Ground Rules and Administration
So the way this is going to work (hopefully) is as follows:

This discussion will take place in the form of an email dialog, which – time permitting, someday – I will edit and put together into a cohesive, incisive, humorous and entertaining read on the state of privacy today.  The model I thought of are the email exchanges between ESPN’s Bill Simmons and author, Malcolm Gladwell (See, e.g., http://sports.espn.go.com/espn/page2/story?page=simmons/090513/part1).  The difference here is that its not just a two-person exchange — its a nine person exchange, a veritable multi-threaded beast.  Which could either get completely unwieldy or be REALLY interesting and fun.  Or both.  Yes, both.  Probably both.  But to make it work, I would like us to obey (John Havens – That means listen to rules and follow them) the following simple rules and attitude guidance principles:

(1)  Take it seriously.  That’s what makes it interesting and worthwhile.  (…KIDDING…which brings me to Rule Number Two)

(2)  Don’t take it too seriously.  We will disagree, I hope.  That’s what makes it fun.  And interesting.  Let’s be respectful of different viewpoints etc.

(3)  No Throwing Pieces.  When I was a child and got to play with my older cousin Debbie (my cool older cousin), this was ALWAYS the most important rule.  I distinctly remember repeated with her and laughing (no matter what game and whether there were any pieces): “What’s the one rule of this game?”  “NO.  THROWING.  PIECES.”  🙂

(4) Procedurally, I am going to follow this up with a first email to get our discussion started.  So that one person doesn’t dominate the discussion and everyone has time to chip in – if they want to – let’s go with the rule that once you respond and write an email, you can’t write again until 4-5 people chip in with their responses.  I think we will limit the discussion to a one-week exercise.  Also, at the suggestion of Bill, please copy all emails to  privacy-papers@googlegroups.com.  The will archive the discussion in a Google Group, which will be useful in reviewing it later, and referring back to, etc.
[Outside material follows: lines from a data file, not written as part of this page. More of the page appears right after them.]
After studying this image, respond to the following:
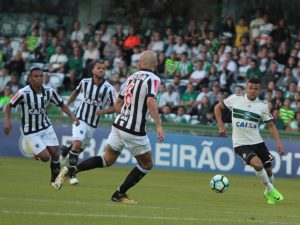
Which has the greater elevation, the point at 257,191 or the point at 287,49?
the point at 287,49

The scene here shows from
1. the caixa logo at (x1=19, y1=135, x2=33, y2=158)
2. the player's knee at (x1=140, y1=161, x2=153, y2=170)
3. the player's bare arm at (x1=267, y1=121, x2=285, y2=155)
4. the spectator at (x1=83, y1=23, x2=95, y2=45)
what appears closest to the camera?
the player's knee at (x1=140, y1=161, x2=153, y2=170)

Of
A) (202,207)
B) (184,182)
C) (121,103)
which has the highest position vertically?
(121,103)

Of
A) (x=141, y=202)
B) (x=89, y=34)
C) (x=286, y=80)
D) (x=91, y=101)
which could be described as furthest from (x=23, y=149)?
(x=141, y=202)

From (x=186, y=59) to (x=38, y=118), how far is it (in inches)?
453

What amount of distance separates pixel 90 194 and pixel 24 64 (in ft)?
49.4

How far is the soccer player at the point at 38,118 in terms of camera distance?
16.0 metres

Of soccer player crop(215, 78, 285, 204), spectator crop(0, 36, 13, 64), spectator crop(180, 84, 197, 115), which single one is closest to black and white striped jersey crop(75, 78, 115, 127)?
soccer player crop(215, 78, 285, 204)

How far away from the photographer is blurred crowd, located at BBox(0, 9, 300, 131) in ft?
82.6

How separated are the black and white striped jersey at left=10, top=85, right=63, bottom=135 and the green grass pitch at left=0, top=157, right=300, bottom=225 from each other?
0.99 meters

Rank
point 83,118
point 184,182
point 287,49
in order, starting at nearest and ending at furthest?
point 83,118, point 184,182, point 287,49

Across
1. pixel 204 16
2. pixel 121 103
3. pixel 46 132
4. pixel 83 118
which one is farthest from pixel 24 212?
pixel 204 16

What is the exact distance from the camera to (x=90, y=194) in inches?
579

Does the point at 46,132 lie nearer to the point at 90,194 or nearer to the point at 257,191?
the point at 90,194

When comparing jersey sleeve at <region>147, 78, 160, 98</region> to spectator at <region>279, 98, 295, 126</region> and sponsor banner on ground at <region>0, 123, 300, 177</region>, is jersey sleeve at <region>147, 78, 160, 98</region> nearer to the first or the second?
sponsor banner on ground at <region>0, 123, 300, 177</region>
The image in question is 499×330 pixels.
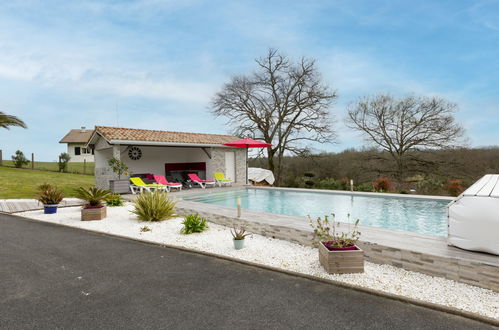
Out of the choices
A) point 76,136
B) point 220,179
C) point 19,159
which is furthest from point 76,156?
point 220,179

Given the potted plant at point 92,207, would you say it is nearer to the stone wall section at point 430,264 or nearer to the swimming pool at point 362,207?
the swimming pool at point 362,207

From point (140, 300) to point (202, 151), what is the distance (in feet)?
47.2

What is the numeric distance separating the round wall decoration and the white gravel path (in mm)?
7586

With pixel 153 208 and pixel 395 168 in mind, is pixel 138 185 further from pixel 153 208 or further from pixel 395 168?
pixel 395 168

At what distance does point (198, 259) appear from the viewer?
15.7 feet

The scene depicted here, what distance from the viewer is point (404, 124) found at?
18.9 metres

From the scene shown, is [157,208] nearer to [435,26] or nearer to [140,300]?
[140,300]

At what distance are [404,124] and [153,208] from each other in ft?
59.4

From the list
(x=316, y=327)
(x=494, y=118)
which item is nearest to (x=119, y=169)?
(x=316, y=327)

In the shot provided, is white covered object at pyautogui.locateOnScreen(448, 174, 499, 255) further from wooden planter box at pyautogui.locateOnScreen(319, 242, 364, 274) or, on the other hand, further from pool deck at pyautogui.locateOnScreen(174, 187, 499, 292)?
wooden planter box at pyautogui.locateOnScreen(319, 242, 364, 274)

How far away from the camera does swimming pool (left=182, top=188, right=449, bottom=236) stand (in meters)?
7.34

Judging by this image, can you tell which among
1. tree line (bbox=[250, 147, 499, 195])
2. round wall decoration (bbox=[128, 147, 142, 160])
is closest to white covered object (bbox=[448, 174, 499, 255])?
tree line (bbox=[250, 147, 499, 195])

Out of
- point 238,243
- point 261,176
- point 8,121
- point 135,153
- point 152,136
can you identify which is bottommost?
point 238,243

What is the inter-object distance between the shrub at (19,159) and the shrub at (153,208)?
79.2ft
(5) The fifth and final rule is also No Throwing Pieces.  (Its a VERY important rule.)  Have fun, but always with the respect for each other and for the game.

Finally, if there is a non-work or different email address you would like me to use for #PrivacyPapers emails, please let me know and I will make the switch.

Thank you in advance all for participating.  Should be fun.  Unless I suck at moderating.